══ 原文抜粋 ══

また、上記重合体の重量平均分子量は、10,000〜200,000であることが好ましく、20,000〜100,000であることがより好ましい。
【0028】
本発明の樹脂組成物は、波長400nmの光の光透過率が10%〜100%、好ましくは50%〜100%、さらに好ましくは70%〜100%のフィルムが得られる樹脂組成物である。上記光透過率が10%未満である場合は、無色透明性に劣ってしまい本発明の課題を達成することが出来ない。光透過率は上記範囲内であれば無色透明性に優れており、接着フィルムの用途等に応じて適宜好適な透過率に設定される。光透過率を前記の範囲に調整する方法としては、重合体の構成モノマ(ジアミン類と酸成分)を精製処理する方法、重合体を精製処理する方法などが挙げられる。上記光透過率は、日本分光株式会社製、分光光度計V−570を用いて、厚さ10μmの樹脂フィルムを波長400nmで測定することができる。
【0029】
本発明の樹脂組成物は、セラミック粉、ガラス粉、銀粉、銅粉、樹脂粒子、ゴム粒子等のフィラーが添加されていてもよい。フィラーを添加する場合、その添加量は、樹脂組成物100重量部に対して1〜30重量部が好ましく、5〜15重量部がより好ましい。
【0030】
また、本発明の樹脂組成物は、被接着体と接着剤の密着性を高めなおかつ耐熱性を高めるためにカップリング剤が添加されていてもよい。カップリング剤としては、ビニルシラン、エポキシシラン、アミノシラン、メルカプトシラン、チタネート、アルミキレート、ジルコアルミネート等のカップリング剤が使用できるが、シランカップリング剤が好ましい。シランカップリング剤としては、ビニルトリメトキシシラン、ビニルトリエトシシラン、ビニルトリス(β−メトキシエトキシ)シラン、β−(3,4−エポキシシクロヘキシル)エチルトリメトキシシラン、γ−グリシドキシプロピルトリメトキシシラン、γ−グリシドキシプロピルメチルジエトキシシラン、N−β−(アミノエチル)−γ−アミノプロピルメチルジメトキシシラン、γ−アミノプロピルトリエトキシシラン、N−フェニル−γ−アミノプロピルトリメトキシシラン、γ−メルカプトプロピルトリメトキシシラン等の末端に有機反応基を有するシランカップリング剤で、これらの内、エポキシ基を有するエポキシシランカップリング剤が好ましく用いられる。なお、ここで有機反応性基とは、エポキシ基、ビニル基、アミノ基、メルカプト基等の官能基である。カップリング剤の添加量は、樹脂組成物100重量部に対して、1〜10重量部が好ましく、2〜7重量部がより好ましい。

═══

課題内容 a
下の一覧のうち、「Is [33,40] further」を含む行から「1577 millimetres」を含む行までの部分を、両端の行も含めて、1行を1つの文字列とするJSONリストに変換してください。空行は除外してください。

══ 提供データ ══

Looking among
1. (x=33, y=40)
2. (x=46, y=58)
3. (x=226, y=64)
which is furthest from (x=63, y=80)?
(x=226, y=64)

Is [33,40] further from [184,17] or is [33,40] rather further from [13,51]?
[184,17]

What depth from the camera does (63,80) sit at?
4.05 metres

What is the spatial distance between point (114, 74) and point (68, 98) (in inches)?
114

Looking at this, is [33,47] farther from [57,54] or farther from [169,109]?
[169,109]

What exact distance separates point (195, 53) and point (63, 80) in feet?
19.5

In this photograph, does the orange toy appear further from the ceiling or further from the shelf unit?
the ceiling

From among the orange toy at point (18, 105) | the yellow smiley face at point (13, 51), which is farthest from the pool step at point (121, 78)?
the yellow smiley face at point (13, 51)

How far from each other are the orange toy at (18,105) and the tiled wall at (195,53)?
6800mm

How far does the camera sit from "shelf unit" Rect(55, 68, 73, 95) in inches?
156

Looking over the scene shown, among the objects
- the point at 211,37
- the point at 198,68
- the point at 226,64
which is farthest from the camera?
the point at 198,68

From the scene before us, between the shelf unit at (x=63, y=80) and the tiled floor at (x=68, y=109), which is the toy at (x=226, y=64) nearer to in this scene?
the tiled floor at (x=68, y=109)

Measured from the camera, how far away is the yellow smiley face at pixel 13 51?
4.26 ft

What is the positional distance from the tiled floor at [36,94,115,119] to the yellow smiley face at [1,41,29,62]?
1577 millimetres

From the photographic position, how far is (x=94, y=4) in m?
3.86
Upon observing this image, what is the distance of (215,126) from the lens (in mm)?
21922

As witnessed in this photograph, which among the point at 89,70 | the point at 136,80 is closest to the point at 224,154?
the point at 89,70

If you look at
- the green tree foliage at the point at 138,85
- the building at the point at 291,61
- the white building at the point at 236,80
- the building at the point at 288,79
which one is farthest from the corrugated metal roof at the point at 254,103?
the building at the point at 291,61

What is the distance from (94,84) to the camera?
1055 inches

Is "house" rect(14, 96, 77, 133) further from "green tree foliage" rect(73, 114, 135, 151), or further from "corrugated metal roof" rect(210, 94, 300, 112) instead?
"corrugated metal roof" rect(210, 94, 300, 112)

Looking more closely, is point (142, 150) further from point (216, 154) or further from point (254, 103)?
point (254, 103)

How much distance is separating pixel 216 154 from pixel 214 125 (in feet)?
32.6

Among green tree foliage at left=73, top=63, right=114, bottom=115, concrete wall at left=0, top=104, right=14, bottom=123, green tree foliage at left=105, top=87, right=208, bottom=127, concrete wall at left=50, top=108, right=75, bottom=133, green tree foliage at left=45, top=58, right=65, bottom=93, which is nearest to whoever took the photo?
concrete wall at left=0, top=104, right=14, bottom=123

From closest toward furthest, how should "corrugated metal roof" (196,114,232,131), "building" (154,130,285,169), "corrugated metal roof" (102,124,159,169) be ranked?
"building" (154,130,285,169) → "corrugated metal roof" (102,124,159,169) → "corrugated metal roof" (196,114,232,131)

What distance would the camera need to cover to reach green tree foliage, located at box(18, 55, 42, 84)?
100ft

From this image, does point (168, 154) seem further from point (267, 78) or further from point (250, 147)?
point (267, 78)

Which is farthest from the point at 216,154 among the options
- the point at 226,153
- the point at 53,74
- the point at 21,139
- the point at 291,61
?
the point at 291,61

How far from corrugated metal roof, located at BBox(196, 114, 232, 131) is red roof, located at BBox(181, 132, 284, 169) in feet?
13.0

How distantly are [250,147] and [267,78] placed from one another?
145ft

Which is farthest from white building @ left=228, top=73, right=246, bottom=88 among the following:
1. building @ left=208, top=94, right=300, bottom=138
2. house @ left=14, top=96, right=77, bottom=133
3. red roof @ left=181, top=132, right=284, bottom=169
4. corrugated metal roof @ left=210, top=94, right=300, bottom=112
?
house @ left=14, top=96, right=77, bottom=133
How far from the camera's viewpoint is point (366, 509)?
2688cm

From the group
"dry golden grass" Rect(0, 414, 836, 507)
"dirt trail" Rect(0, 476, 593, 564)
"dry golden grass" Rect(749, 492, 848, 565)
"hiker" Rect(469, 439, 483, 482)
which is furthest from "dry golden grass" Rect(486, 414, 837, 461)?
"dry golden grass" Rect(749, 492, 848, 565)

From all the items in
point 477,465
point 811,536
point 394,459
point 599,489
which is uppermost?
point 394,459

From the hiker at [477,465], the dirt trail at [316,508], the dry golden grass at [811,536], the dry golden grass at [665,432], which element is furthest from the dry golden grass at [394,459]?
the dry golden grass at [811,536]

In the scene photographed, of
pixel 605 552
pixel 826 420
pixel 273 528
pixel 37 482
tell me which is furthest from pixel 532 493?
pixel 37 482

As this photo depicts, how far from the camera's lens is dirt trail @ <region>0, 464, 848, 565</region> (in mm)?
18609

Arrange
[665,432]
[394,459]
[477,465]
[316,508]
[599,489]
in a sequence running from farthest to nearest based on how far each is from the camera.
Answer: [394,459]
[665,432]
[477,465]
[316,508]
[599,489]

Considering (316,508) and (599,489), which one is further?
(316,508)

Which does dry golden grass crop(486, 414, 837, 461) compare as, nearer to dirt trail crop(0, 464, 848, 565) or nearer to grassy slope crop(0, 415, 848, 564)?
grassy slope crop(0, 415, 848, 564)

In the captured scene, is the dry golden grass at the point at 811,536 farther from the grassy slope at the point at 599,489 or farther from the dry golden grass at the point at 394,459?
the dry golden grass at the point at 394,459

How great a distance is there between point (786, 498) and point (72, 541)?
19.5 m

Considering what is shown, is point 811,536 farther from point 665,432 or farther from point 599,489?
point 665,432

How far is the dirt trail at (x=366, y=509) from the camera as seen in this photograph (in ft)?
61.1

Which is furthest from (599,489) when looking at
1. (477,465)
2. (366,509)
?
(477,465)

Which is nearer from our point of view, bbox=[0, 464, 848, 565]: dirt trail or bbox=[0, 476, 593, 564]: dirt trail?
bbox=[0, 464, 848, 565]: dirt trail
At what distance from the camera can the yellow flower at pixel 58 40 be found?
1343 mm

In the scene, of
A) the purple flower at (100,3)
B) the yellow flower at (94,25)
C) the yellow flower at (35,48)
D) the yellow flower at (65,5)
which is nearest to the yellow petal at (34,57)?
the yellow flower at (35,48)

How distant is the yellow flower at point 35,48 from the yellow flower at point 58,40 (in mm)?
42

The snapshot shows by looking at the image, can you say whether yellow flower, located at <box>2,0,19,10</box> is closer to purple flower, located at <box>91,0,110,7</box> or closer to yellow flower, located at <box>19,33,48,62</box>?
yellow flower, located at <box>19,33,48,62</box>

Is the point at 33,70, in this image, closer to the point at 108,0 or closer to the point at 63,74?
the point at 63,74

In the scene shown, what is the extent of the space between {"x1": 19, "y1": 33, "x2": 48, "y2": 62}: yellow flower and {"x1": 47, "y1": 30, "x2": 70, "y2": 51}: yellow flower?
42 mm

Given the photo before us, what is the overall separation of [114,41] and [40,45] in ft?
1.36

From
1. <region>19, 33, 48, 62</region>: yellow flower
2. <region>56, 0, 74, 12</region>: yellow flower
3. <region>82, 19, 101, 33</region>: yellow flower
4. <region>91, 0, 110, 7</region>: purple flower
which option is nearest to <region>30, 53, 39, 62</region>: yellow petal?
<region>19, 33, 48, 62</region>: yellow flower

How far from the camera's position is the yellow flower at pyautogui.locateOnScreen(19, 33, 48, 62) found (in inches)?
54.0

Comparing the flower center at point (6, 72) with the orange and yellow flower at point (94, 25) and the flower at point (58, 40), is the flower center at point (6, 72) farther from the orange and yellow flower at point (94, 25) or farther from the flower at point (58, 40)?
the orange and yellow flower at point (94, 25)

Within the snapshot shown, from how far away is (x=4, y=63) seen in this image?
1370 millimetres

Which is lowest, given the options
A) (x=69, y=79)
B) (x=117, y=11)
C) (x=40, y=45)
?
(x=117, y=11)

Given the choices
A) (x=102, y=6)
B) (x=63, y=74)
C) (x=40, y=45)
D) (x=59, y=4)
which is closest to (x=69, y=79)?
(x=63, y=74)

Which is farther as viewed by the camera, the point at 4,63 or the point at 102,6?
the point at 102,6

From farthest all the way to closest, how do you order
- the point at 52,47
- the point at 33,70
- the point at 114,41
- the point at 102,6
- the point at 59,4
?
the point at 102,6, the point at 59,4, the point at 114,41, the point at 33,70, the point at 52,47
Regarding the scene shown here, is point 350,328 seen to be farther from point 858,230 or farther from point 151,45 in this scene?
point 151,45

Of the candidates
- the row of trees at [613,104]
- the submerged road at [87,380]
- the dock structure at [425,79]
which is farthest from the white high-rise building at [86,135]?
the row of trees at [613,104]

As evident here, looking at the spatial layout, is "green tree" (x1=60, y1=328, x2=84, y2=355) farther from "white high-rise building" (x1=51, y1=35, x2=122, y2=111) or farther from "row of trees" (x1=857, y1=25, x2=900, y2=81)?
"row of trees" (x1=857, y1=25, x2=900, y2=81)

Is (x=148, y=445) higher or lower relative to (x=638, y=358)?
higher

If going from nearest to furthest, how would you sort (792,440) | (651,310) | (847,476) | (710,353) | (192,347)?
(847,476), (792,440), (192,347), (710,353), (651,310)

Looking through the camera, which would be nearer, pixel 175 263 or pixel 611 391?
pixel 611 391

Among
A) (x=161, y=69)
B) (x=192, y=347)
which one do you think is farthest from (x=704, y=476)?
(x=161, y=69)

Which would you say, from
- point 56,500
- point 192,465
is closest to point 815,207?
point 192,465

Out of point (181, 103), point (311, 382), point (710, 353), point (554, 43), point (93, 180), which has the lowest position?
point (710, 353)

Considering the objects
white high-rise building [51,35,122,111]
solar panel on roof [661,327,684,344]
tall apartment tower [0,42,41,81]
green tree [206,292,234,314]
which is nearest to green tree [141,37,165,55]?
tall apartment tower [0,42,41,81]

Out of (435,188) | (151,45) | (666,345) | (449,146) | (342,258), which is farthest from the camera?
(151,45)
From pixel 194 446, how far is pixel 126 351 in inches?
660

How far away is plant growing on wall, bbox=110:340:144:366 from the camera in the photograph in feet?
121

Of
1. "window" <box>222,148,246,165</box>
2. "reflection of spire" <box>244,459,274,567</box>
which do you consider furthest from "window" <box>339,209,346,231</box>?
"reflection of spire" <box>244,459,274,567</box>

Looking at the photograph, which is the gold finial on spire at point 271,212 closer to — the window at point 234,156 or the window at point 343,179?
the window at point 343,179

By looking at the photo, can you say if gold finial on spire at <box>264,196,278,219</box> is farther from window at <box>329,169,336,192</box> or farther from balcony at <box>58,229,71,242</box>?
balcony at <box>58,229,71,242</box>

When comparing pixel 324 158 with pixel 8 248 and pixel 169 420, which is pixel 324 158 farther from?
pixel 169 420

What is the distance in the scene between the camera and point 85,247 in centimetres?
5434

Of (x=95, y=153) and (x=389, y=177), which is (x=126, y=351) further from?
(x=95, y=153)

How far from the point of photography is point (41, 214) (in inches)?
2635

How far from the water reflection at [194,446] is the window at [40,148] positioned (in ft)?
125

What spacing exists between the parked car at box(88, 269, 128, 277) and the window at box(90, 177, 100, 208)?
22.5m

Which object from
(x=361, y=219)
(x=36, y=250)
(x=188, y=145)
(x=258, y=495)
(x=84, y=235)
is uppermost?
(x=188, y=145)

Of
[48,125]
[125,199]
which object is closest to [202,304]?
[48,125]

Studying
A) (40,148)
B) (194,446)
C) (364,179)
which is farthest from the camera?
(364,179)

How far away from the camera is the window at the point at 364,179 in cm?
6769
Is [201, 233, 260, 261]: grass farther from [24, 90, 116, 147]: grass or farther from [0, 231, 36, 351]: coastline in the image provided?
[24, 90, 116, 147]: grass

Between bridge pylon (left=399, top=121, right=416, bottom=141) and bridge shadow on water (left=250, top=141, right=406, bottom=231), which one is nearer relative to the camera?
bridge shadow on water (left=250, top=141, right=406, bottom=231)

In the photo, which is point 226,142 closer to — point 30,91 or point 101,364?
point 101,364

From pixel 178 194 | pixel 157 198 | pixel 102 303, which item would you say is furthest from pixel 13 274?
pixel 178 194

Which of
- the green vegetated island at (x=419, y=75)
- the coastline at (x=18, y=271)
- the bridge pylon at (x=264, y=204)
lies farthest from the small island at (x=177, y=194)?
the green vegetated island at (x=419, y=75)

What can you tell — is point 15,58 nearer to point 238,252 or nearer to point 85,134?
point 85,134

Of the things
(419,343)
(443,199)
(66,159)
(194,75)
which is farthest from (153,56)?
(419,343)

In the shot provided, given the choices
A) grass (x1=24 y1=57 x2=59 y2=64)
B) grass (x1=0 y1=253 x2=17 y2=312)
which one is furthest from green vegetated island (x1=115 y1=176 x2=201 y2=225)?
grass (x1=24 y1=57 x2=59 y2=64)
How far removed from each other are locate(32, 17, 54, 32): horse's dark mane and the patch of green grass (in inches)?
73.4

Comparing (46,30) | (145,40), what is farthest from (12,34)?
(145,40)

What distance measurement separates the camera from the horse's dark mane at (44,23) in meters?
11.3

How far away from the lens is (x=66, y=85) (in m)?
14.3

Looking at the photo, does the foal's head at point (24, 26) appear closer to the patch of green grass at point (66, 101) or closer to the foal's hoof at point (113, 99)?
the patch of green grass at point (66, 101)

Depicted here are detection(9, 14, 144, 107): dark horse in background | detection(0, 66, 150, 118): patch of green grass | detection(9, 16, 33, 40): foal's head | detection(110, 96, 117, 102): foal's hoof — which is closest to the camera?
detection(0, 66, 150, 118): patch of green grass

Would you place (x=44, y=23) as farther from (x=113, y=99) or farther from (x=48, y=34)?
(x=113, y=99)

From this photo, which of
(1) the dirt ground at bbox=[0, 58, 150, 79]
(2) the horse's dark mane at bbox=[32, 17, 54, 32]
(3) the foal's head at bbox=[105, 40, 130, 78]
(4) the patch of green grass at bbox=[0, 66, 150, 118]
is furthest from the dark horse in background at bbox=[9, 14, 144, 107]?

═══

課題内容 b
樹脂組成物についての文章を、最後の文の後から続けて書いてください。

出力結果 a
[
  "Is [33,40] further from [184,17] or is [33,40] rather further from [13,51]?",
  "[184,17]",
  "What depth from the camera does (63,80) sit at?",
  "4.05 metres",
  "What is the spatial distance between point (114, 74) and point (68, 98) (in inches)?",
  "114",
  "Looking at this, is [33,47] farther from [57,54] or farther from [169,109]?",
  "[169,109]",
  "What exact distance separates point (195, 53) and point (63, 80) in feet?",
  "19.5",
  "In this photograph, does the orange toy appear further from the ceiling or further from the shelf unit?",
  "the ceiling",
  "From among the orange toy at point (18, 105) | the yellow smiley face at point (13, 51), which is farthest from the pool step at point (121, 78)?",
  "the yellow smiley face at point (13, 51)",
  "How far from each other are the orange toy at (18,105) and the tiled wall at (195,53)?",
  "6800mm",
  "How far does the camera sit from \"shelf unit\" Rect(55, 68, 73, 95) in inches?",
  "156",
  "Looking over the scene shown, among the objects",
  "- the point at 211,37",
  "- the point at 198,68",
  "- the point at 226,64",
  "which is farthest from the camera?",
  "the point at 198,68",
  "From the scene before us, between the shelf unit at (x=63, y=80) and the tiled floor at (x=68, y=109), which is the toy at (x=226, y=64) nearer to in this scene?",
  "the tiled floor at (x=68, y=109)",
  "Measured from the camera, how far away is the yellow smiley face at pixel 13 51?",
  "4.26 ft",
  "What is the positional distance from the tiled floor at [36,94,115,119] to the yellow smiley face at [1,41,29,62]?",
  "1577 millimetres"
]

出力結果 b
【0031】
本発明においては、耐熱性を向上する目的で上記により得られる樹脂組成物にエポキシ樹脂、フェノール樹脂、ビスマレイミド樹脂等の熱硬化性樹脂を添加してもよい。熱硬化性樹脂を添加する場合,上記樹脂100重量部に対し、熱硬化性樹脂0〜30重量部とすることが好ましく、0〜20重量部とすることがより好ましく、0〜15重量部とすることが特に好ましい。
【0032】
本発明において、上記成分を含む樹脂組成物を有機溶媒中に溶解して樹脂ワニスとすることもできる。有機溶媒の種類は特に限定されないが、樹脂組成物の溶解性の点で、N−メチル−2−ピロリドン、ジメチルアセトアミド、ジメチルホルムアミド等の非プロトン性極性溶媒、ジエチレングリコールジメチルエーテル、テトラヒドロフラン等のエーテル系溶媒、シクロヘキサノン、シクロペンタノン、メチルエチルケトン等のケトン系溶媒からなる群から選ばれることが好ましく、N−メチル−2−ピロリドン、ジエチレングリコールジメチルエーテル、シクロヘキサノンがより好ましく、N−メチル−2−ピロリドンが特に好ましい。
【0033】
本発明の耐熱性接着剤は上記樹脂組成物を含有してなる。かかる本発明の耐熱性接着剤の製造方法は特に限定されないが、例えば上記樹脂組成物を有機溶媒中に溶解して得られる樹脂ワニスから有機溶媒を蒸発させることによって得ることができる。
【0034】
本発明の耐熱性接着フィルムは上記樹脂組成物から成り、その構成は特に限定されないが、上記樹脂組成物から成る単層のフィルムや、接着フィルムを支持フィルムの片面又は両面に有してなる多層の接着フィルムが好ましい。無色透明性と耐熱性の点で、単層のフィルムが特に好ましい。
【0035】
上記単層の接着フィルムを作製する方法としては特に制限はないが、通常、樹脂組成物をN−メチル−2−ピロリドン、ジメチルアセトアミド、ジエチレングリコールジメチルエーテル、テトラヒドロフラン、シクロヘキサノン、メチルエチルケトン、ジメチルホルムアミド等の有機溶媒に溶解して作製した樹脂ワニスを、支持フィルムの片面又は両面に塗工した後、加熱処理して有機溶媒を除去し、次いで支持フィルムを除去することにより作製することができる。
【0036】
単層の接着フィルムを作製する際に使用する支持フィルムとしては、特に制限はないが、芳香族ポリイミド、芳香族ポリアミド、芳香族ポリアミドイミド、芳香族ポリスルホン、芳香族ポリエーテルスルホン、ポリフェニレンスルフィド、芳香族ポリエーテルケトン、ポリアリレート、芳香族ポリエーテルエーテルケトン及びポリエチレンナフタレート、ポリエチレンテレフタレートよりなる群から選ばれる樹脂フィルムが好ましく、コストの点でポリエチレンテレフタレートフィルムが特に好ましい。支持フィルムを単層フィルムから除去しやすくするために、支持フィルムの表面に離型処理してあることが好ましい。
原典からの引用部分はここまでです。